— start EXTRACT PROVIDED —

From what I remember, the blue pair has the highest twist and is used for the most data intensive communication. The brown pair have the least twist. This is what I've seen in all of the CAT5 cables I've run across and I'm pretty sure I read that in the specs for 568.

CJ

The difference between 568a and 568b is the are pins 1&2 and pins 3&6 are switched(in other words the green and orange pairs are switched).

A crossover cable is a cable that has 568a termination on one end and 568b termination on the other end. These cables are used to connect two computers directly together without a switch or router.

As far as the twists in a Cat5e cable the, they are there for data transmission speed. Each pair has a different number of twists (tighter/looser twists). Then the pairs together are twisted within the shielding. I am not sure if utilizing a particular pair for balun use makes a difference or not but, with data you want as little loss of twists as possible to maintain data tranmission speed. Ernie you said it perfectly!

Cat6 cable has the same number of pairs but the pairs are twisted tighter creating a faster data transmission speed.

Ernie to answer your question we were using 4XEM

No - the green and orange pairs are swapped. They are the only wires used in ethernet. The different twist rates are intentional and are to reduce near end (NeXT)and far end crosstalk (FeXT) between the pairs. Analogous to running LV wire parallel to hi volt wire. The different rates of twist will reduce bleed to the other pairs.

FYI If you terminate one end type A and the other type B you have a crossover cable.

Type B is typical for networking in this day and age.

EDITED: I should have read the entire thread before responding. Sorry for the repeat info. Ernie, I really thought you were pulling a few legs? Are you?

— end EXTRACT PROVIDED —

◆ **TASK PROMPT**:
Translate this sentence from the Ethernet cabling thread above into Spanish: "A crossover cable is a cable that has 568a termination on one end and 568b termination on the other end."

— start RECORDS —

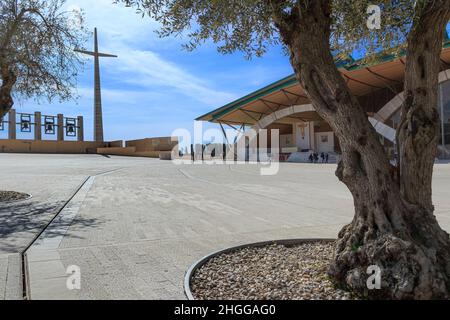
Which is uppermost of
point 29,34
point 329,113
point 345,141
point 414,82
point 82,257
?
point 29,34

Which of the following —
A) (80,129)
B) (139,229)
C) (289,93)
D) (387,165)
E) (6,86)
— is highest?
(289,93)

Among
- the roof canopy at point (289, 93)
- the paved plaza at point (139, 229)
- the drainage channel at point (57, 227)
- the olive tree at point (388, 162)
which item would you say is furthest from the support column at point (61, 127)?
the olive tree at point (388, 162)

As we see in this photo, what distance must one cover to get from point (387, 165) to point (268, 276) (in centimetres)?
173

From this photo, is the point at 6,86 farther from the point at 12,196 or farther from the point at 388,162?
the point at 388,162

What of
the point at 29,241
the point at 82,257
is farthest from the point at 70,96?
the point at 82,257

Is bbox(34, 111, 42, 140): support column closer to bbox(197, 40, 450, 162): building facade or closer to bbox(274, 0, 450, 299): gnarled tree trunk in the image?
bbox(197, 40, 450, 162): building facade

— end RECORDS —

◆ **THE RESPONSE**:
Un cable cruzado es un cable que tiene terminación 568a en un extremo y terminación 568b en el otro extremo.